Cloudera Data Engineering (CDE) is a serverless service for Cloudera Data Platform that allows you to submit batch jobs to auto-scaling virtual clusters. CDE enables you to spend more time on your applications, and less time on infrastructure.

Cloudera Data Engineering allows you to create, manage, and schedule Apache Spark jobs without the overhead of creating and maintaining Spark clusters. With Cloudera Data Engineering, you define virtual clusters with a range of CPU and memory resources, and the cluster scales up and down as needed to run your Spark workloads, helping to control your cloud costs.

The CDE service involves several components:

Environment
A logical subset of your cloud provider account including a specific virtual network. For more information, see Environments.
CDE Service
The long-running Kubernetes cluster and services that manage the virtual clusters. The CDE service must be enabled on an environment before you can create any virtual clusters.
Virtual Cluster
An individual auto-scaling cluster with defined CPU and memory ranges. Virtual Clusters in CDE can be created and deleted on demand. Jobs are associated with clusters.
Jobs
Application code along with defined configurations and resources. Jobs can be run on demand or scheduled. An individual job execution is called a job run.
Resource
A defined collection of files such as a Python file or application JAR, dependencies, and any other reference files required for a job.
Job run
An individual job run.

The CDE service differs from a Data Engineering Data Hub cluster in several ways, including the following:

Table 1. Cloudera Data Engineering Service vs.
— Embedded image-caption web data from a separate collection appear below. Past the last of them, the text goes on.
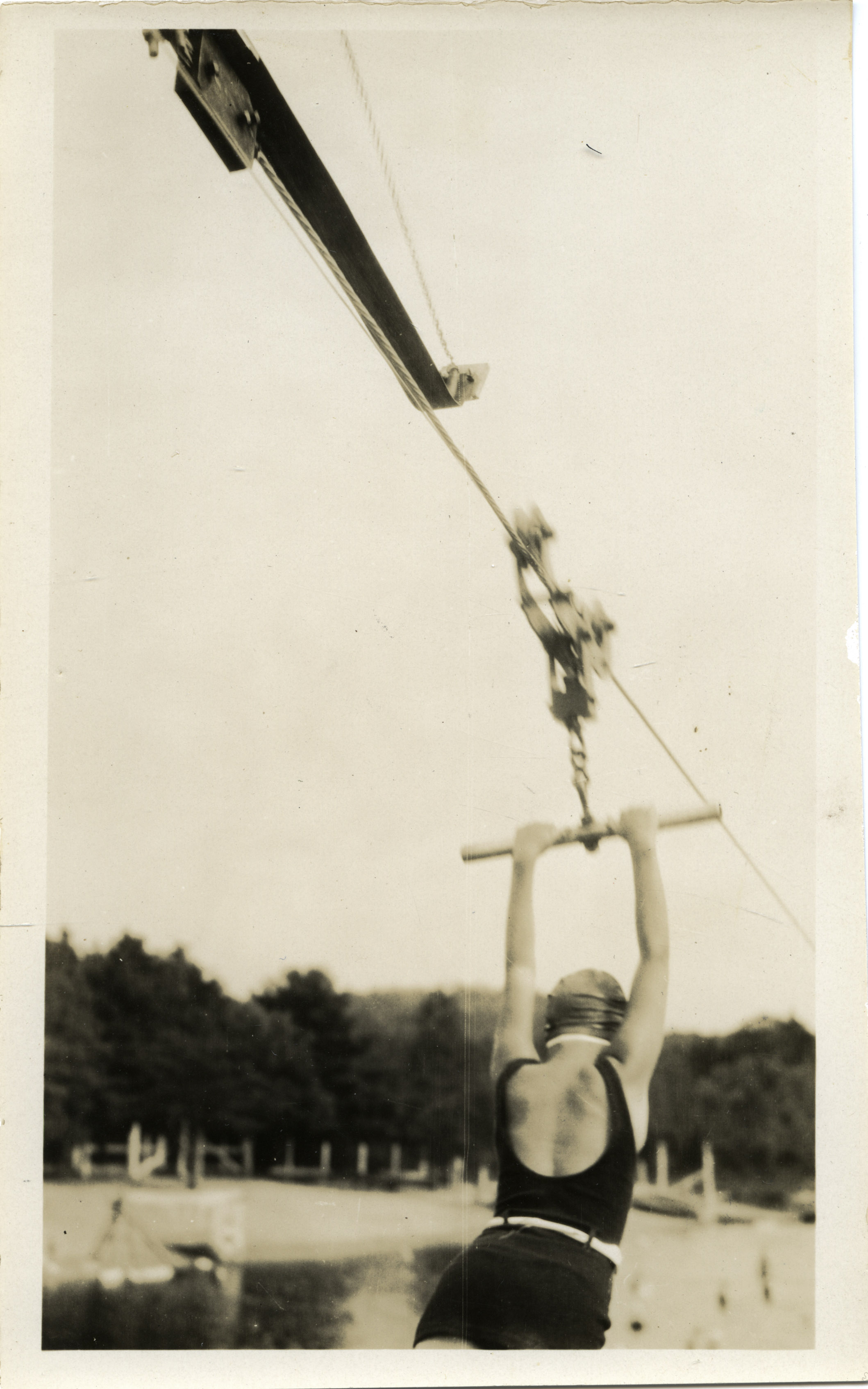 Depiction of Woman on a zip line at Lake Rohunta, ca.1925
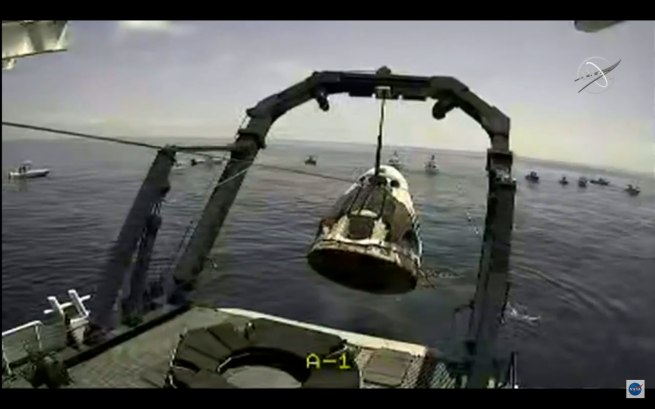 Within a half hour of splashdown, the Crew Dragon spacecraft was brought aboard the recovery vessel. Credit: NASA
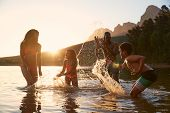 Family Enjoying Evening Swim In Countryside Lake poster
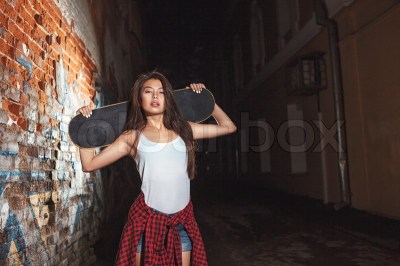 Beautiful asian teen girl with skate board on shouldres ...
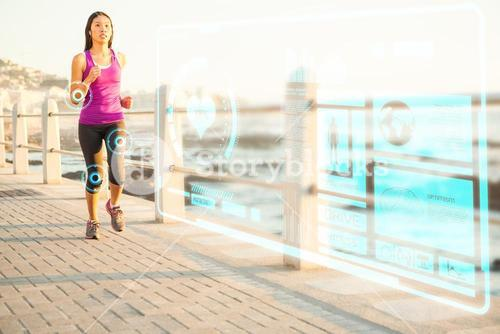 Composite image of fit woman jogging at promenade
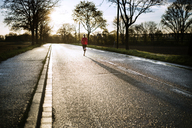 Mid distance of woman running on road during sunset - CAVF20225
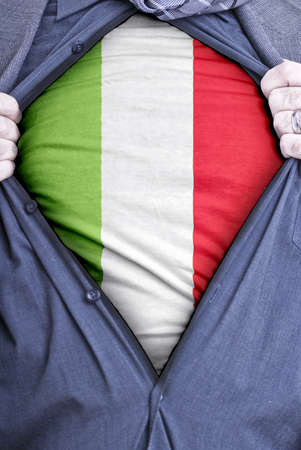 italian politics: An Italian businessman rips open his shirt and shows how patriotic he is by revealing his countries flag beneath printed on a t-shirt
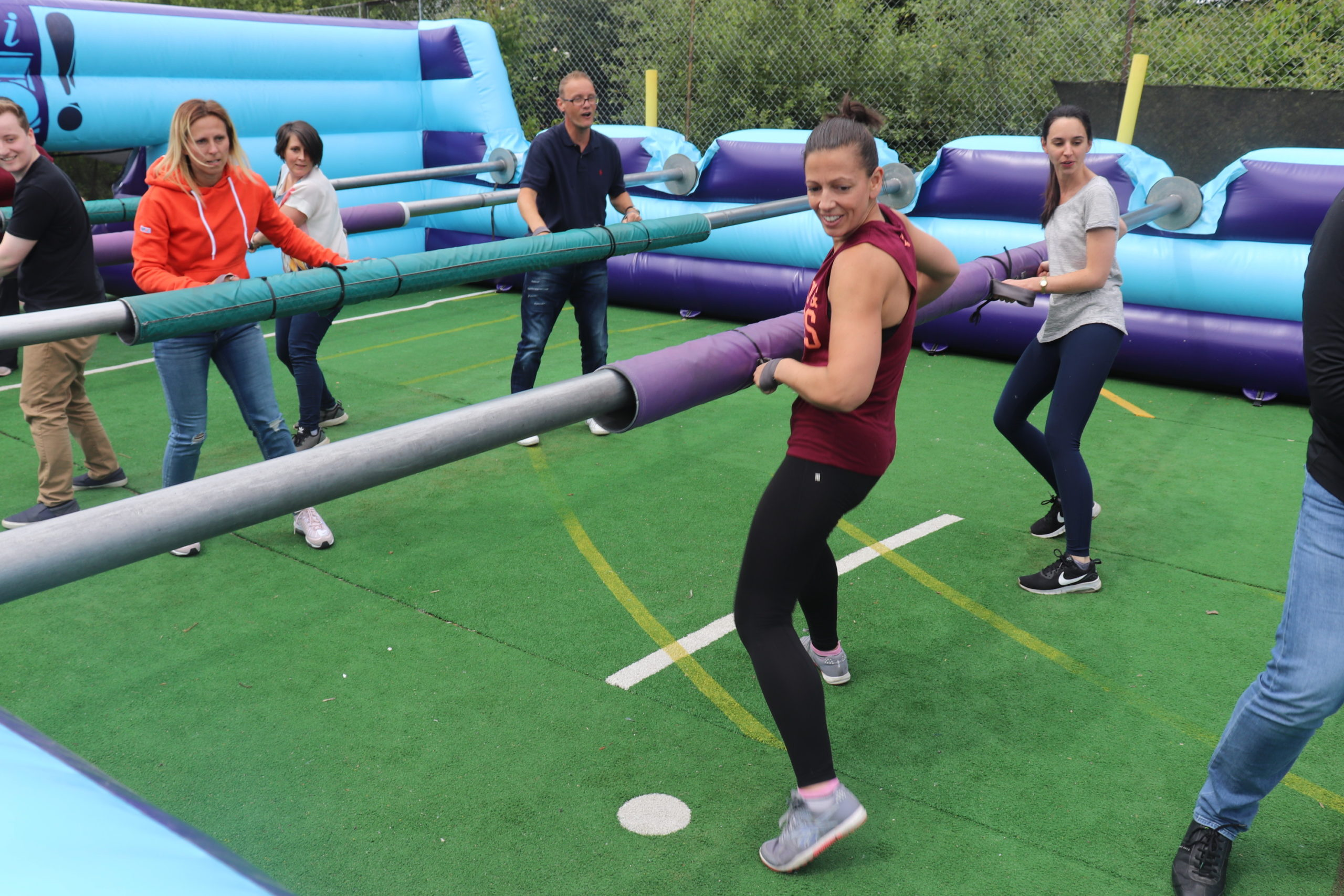 school team building activity human table football teams go head to head in this 5 a side game
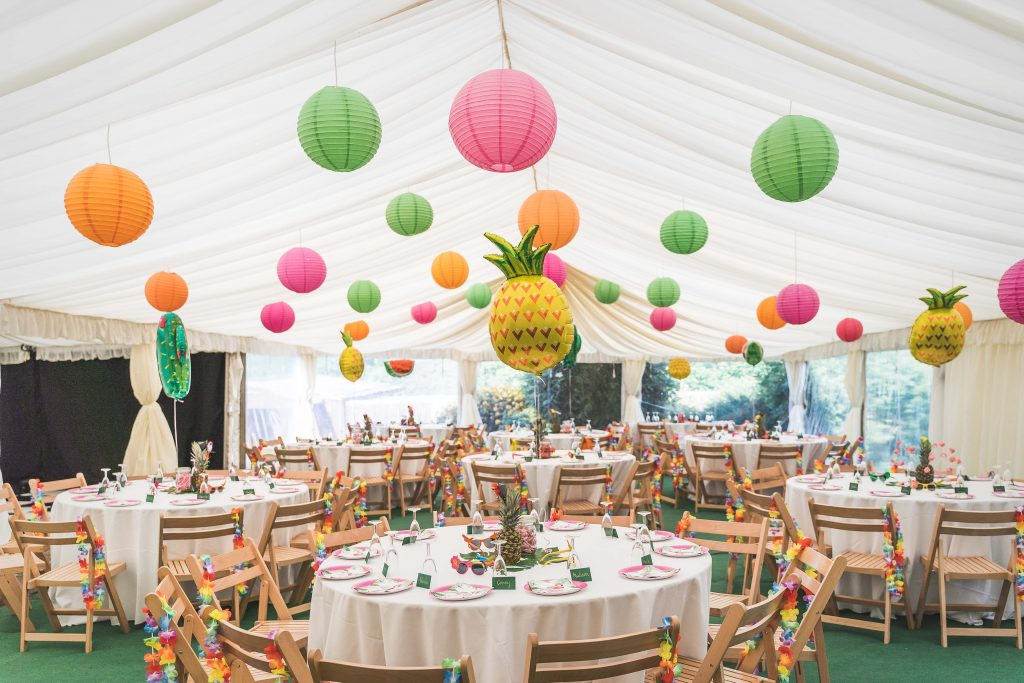 Pink, orange and green paper lanterns in a clearspan wedding marquee built in Bath by Archers Marquees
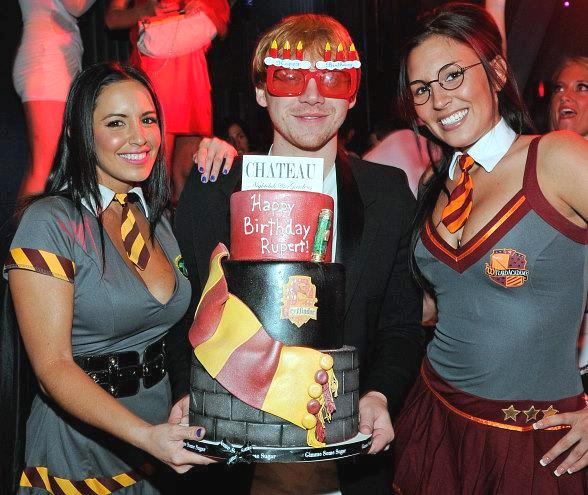 "Rupert Grint with VIP cocktail waitresses dressed in ""Harry Potter"" costumes at Chateau Nightclub & Gardens"
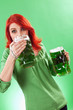 Redhead enjoying green beer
Data Engineering Data Hub
Feature Cloudera Data Engineering Data Hub DE Template
Cloud providers Amazon AWS, Microsoft Azure Amazon AWS, Microsoft Azure
Compute engines Apache Spark Apache Spark, Apache Hive
Deployment Kubernetes Virtual machines (cloud provider)
Resource management Yunikorn, Kubernetes YARN
Troubleshooting CDE deep analysis, Spark History Server Spark History Server
Portability Public/private cloud Public cloud
Job submission Managed API Apache Livy

Experimental support for Spark Streaming and Spark Structured Streaming

Support for Spark Streaming and Spark Structured Streaming in CDE is an experimental feature.
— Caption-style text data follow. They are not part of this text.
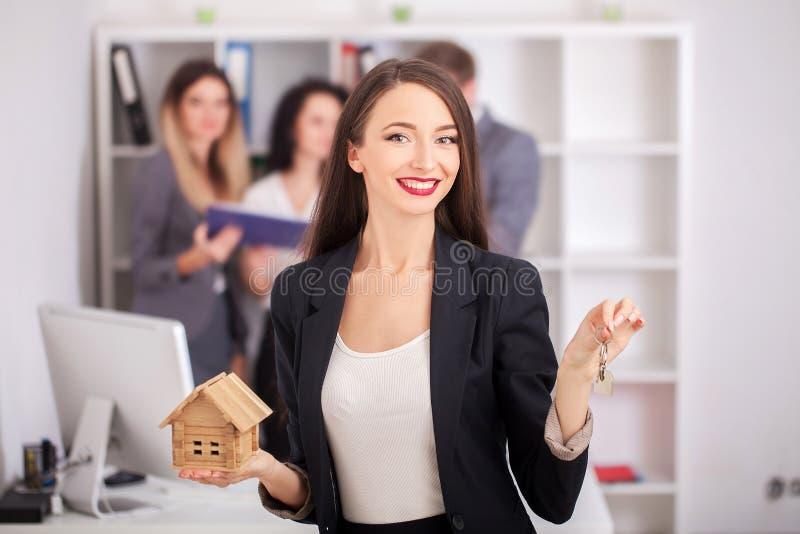 Ritratto dell'agente immobiliare con la famiglia che ottiene nuova casa Affare fotografie stock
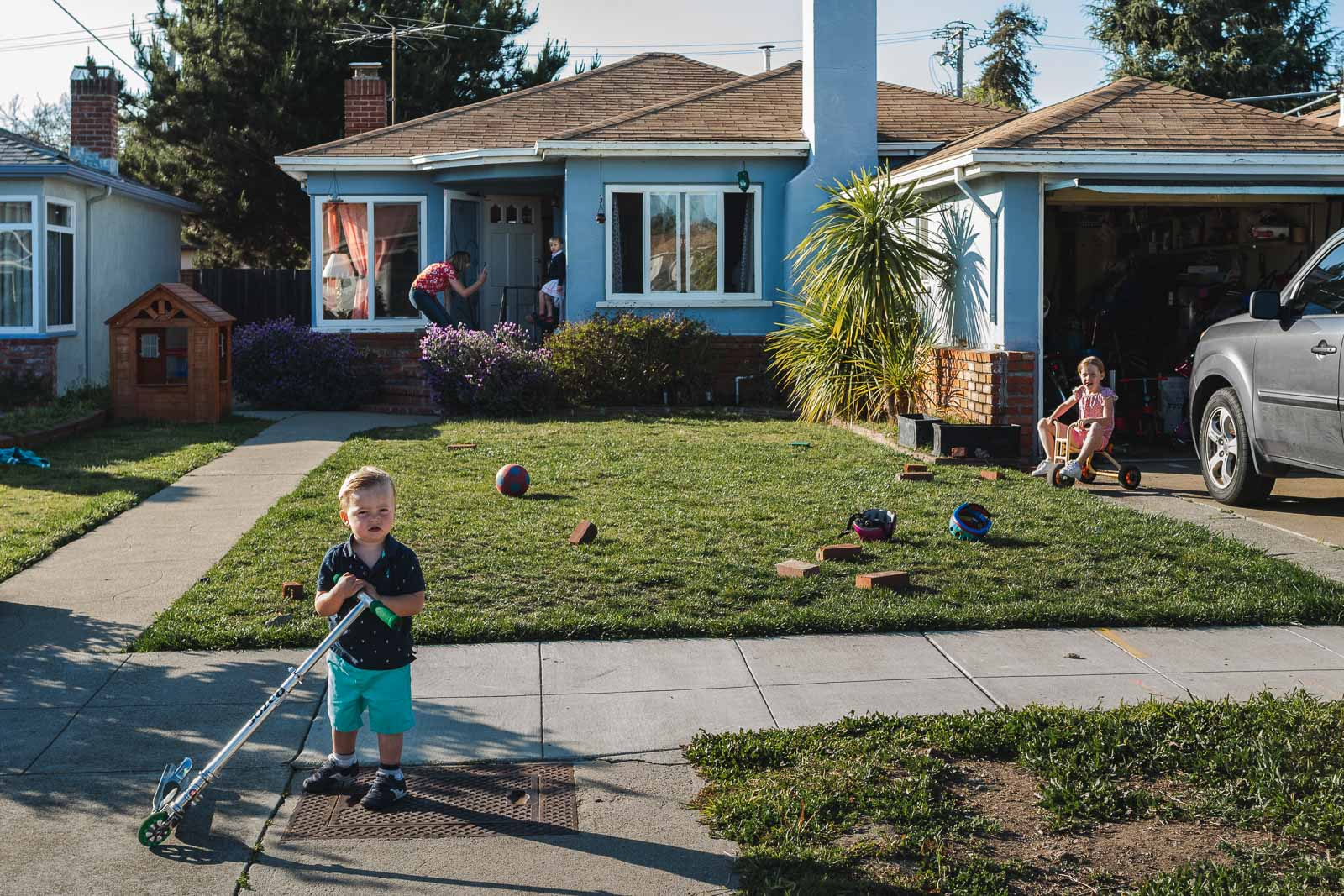 A family stands in front of their home in Alameda, CA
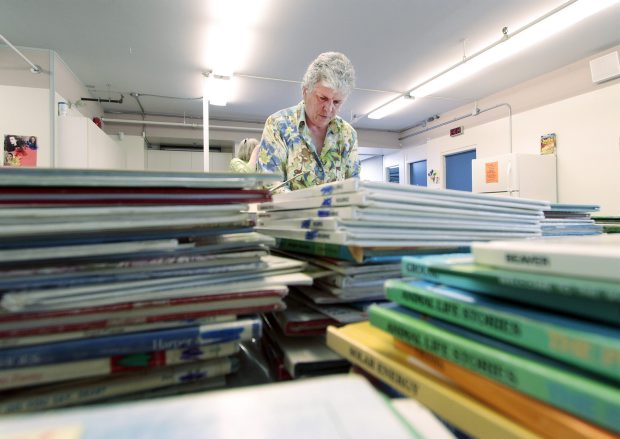 Lorraine Borstad sorts books at the Saanichton Lsarning Centre for the 1000 x 5 Children's Book Recycling Project.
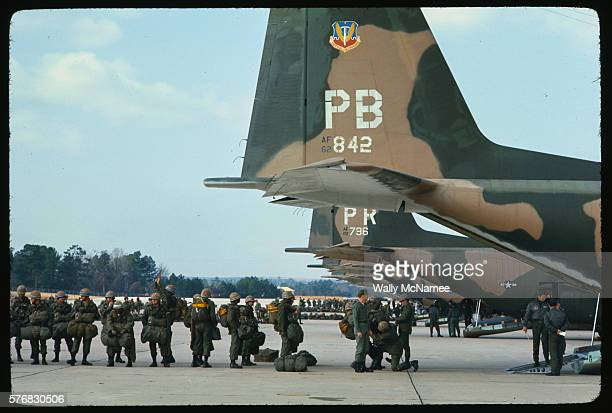 Paratroopers of the 82nd Airborne Division prepare to board an aircraft at Pope Air Force Base at Fort Bragg.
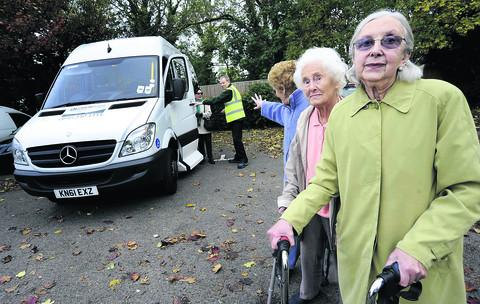 Elia Brown, 85, pictured by the minibus, gets ready to set off on her journey to Sainsbury's while her friends, from left, Maggie Roman, 85, Barbara Dodd, 88 and Violet Lee, 78, miss out again on the bus ride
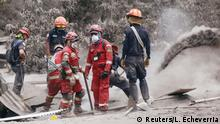 05.06.2018 Rescue workers remove ash at an area affected by the eruption of the Fuego volcano in the community of San Miguel Los Lotes in Escuintla, Guatemala June 5, 2018. REUTERS/Luis Echeverria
Spark Streaming and Spark Structured Streaming are supported with the following limitations:

  • Spark 3 is not supported.The native implementation of Spark Streaming checkpoint (Rename-Based Checkpointing, relying on atomic rename) is not eventually consistent in a cloud environment.

  • Hive Warehouse Conector (HWC) is not supported.
  • Metrics in WXM do not report information on Spark Streaming jobs.
  • The visual profiling and CDE deep analysis features are not supported.
  • Checkpointing with Amazon Elastic File System (EFS) is not supported.
  • Spark dynamic allocation is not supported.

    You may use spark.streaming.dynamicAllocation, but this option is only available for Discretized streams (DStreams).

  • S3 checkpoints may have issues with Runtime versions 7.2.8 or lower.
  • While running streaming with Kafka, set the auto.offset.reset parameter to "latest", to avoid out-of-memory errors.